| YOUR GOAL |
Write the entries out again exactly as they stand, but without the pictures.

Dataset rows
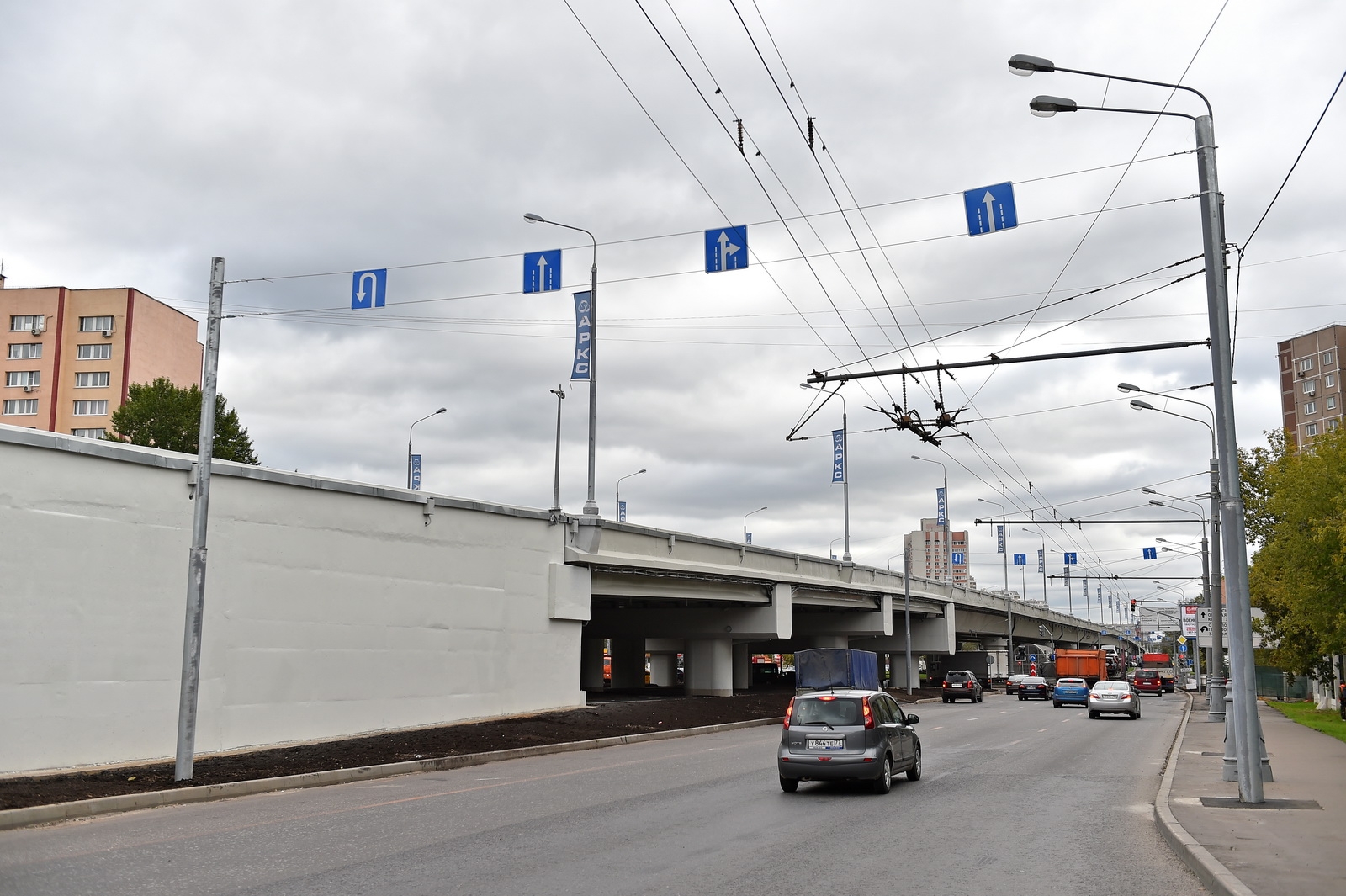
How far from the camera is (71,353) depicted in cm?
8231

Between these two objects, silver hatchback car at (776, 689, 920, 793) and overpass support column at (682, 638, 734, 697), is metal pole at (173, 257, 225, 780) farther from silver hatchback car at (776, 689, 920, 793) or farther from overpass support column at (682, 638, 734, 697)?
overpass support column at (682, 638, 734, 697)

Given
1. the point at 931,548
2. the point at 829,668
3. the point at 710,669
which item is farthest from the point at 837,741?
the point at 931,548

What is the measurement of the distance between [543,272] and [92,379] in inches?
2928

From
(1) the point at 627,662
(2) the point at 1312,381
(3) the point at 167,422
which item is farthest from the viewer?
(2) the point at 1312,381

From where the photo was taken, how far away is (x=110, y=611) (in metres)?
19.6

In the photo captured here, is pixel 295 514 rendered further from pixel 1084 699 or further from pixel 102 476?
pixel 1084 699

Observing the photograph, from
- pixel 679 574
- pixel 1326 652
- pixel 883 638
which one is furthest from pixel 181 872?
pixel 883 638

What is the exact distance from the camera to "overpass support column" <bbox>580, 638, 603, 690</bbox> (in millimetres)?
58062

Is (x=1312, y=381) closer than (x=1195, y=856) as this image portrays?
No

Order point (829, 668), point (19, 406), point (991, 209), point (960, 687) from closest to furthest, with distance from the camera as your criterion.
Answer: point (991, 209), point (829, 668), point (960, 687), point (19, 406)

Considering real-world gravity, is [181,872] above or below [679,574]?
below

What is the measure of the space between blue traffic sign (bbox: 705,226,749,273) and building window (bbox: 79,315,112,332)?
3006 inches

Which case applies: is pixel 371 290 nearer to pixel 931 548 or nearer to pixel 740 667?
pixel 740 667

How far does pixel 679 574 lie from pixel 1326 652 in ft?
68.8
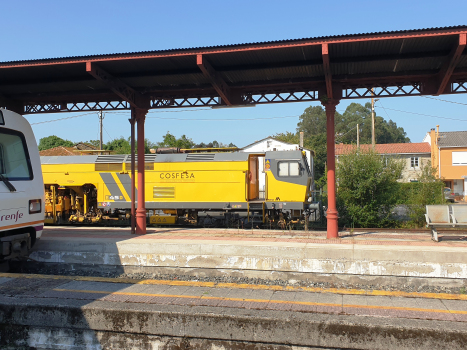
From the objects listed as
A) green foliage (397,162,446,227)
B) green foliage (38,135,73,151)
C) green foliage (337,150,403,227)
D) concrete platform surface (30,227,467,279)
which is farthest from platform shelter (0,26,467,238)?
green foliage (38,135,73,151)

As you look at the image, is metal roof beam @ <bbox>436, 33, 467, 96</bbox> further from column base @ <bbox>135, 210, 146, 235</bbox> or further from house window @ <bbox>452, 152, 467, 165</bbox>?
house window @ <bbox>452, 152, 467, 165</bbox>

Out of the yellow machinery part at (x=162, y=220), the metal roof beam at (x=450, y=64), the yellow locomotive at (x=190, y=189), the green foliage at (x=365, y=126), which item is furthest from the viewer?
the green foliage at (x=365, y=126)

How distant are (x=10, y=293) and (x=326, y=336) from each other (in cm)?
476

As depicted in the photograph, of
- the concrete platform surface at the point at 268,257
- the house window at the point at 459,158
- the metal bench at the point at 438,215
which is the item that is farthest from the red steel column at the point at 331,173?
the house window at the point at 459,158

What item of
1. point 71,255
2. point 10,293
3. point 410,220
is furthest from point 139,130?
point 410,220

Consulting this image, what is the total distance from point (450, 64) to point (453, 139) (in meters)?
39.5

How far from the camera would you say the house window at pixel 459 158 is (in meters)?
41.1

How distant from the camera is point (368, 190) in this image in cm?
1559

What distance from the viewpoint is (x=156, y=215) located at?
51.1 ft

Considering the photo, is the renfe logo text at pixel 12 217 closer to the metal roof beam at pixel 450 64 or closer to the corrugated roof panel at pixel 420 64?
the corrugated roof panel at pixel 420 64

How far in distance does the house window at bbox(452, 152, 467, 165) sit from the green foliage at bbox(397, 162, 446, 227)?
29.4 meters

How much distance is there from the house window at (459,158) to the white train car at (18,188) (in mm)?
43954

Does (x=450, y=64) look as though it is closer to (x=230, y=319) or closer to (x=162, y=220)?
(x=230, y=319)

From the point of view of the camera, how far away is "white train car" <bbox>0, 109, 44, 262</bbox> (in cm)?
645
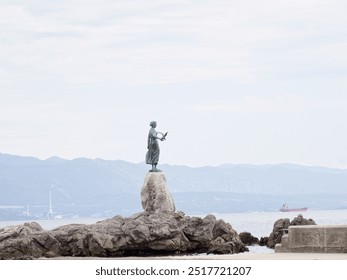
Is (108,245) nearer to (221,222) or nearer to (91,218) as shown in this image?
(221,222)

| EXERCISE RESULT |
How far from the camera is (71,353) depicted in cm?
8231

Between these two objects, silver hatchback car at (776, 689, 920, 793) and overpass support column at (682, 638, 734, 697), is metal pole at (173, 257, 225, 780) farther from silver hatchback car at (776, 689, 920, 793) or farther from overpass support column at (682, 638, 734, 697)?
overpass support column at (682, 638, 734, 697)

Given
1. the point at 931,548
2. the point at 829,668
3. the point at 710,669
which item is farthest from the point at 837,741?
the point at 931,548

What is the measurement of the distance between [543,272] and [92,379] in inches?
2928

From
(1) the point at 627,662
(2) the point at 1312,381
(3) the point at 167,422
which item is farthest from the viewer?
(2) the point at 1312,381

From where the photo was taken, how far away is (x=110, y=611) (in metres)?
19.6

In the photo captured here, is pixel 295 514 rendered further from pixel 1084 699 or further from pixel 102 476?
pixel 1084 699

Observing the photograph, from
- pixel 679 574
- pixel 1326 652
- pixel 883 638
which one is furthest from pixel 181 872?
pixel 883 638

What is the exact distance from the camera to "overpass support column" <bbox>580, 638, 603, 690</bbox> (in millimetres)?
58062

Is (x=1312, y=381) closer than (x=1195, y=856) as this image portrays?
No

Order point (829, 668), point (19, 406), point (991, 209), point (960, 687) from closest to furthest, with distance from the camera as your criterion.
Answer: point (991, 209), point (829, 668), point (960, 687), point (19, 406)

Considering real-world gravity, is [181,872] above or below [679,574]?
below

What is the measure of the space between blue traffic sign (bbox: 705,226,749,273) and building window (bbox: 79,315,112,332)?
3006 inches

Which case applies: is pixel 371 290 nearer to pixel 931 548 or nearer to pixel 740 667?
pixel 740 667

How far does pixel 679 574 lie from pixel 1326 652 in ft?
68.8
From the objects listed as
A) green foliage (397,162,446,227)
B) green foliage (38,135,73,151)
C) green foliage (337,150,403,227)
D) concrete platform surface (30,227,467,279)
which is farthest from platform shelter (0,26,467,238)?
green foliage (38,135,73,151)

As you look at the image, is metal roof beam @ <bbox>436, 33, 467, 96</bbox> further from column base @ <bbox>135, 210, 146, 235</bbox> or further from house window @ <bbox>452, 152, 467, 165</bbox>?
house window @ <bbox>452, 152, 467, 165</bbox>

Out of the yellow machinery part at (x=162, y=220), the metal roof beam at (x=450, y=64), the yellow locomotive at (x=190, y=189), the green foliage at (x=365, y=126), which item is furthest from the viewer?
the green foliage at (x=365, y=126)

How distant are (x=10, y=293) and (x=326, y=336) from each other (in cm)?
476

As depicted in the photograph, of
- the concrete platform surface at the point at 268,257
- the house window at the point at 459,158
- the metal bench at the point at 438,215
which is the item that is farthest from the red steel column at the point at 331,173?
the house window at the point at 459,158

What item of
1. point 71,255
2. point 10,293
3. point 410,220
is furthest from point 139,130?
point 410,220

Consulting this image, what is the total distance from point (450, 64) to point (453, 139) (in meters)?
39.5

How far from the camera would you say the house window at pixel 459 158 is (in meters)?
41.1

How distant from the camera is point (368, 190) in this image in cm?
1559

What distance from the viewpoint is (x=156, y=215) located at?
51.1 ft

Considering the photo, is the renfe logo text at pixel 12 217 closer to the metal roof beam at pixel 450 64 or closer to the corrugated roof panel at pixel 420 64?
the corrugated roof panel at pixel 420 64

How far in distance does the house window at bbox(452, 152, 467, 165) sit from the green foliage at bbox(397, 162, 446, 227)?
29.4 meters

How much distance is there from the house window at (459,158) to the white train car at (18,188) (in mm)?
43954

Does (x=450, y=64) look as though it is closer to (x=230, y=319) or closer to (x=162, y=220)?
(x=230, y=319)

From the point of view of the camera, how far away is "white train car" <bbox>0, 109, 44, 262</bbox> (in cm)?
645
Is (108,245) nearer to (221,222) or nearer to (91,218) as shown in this image?
(221,222)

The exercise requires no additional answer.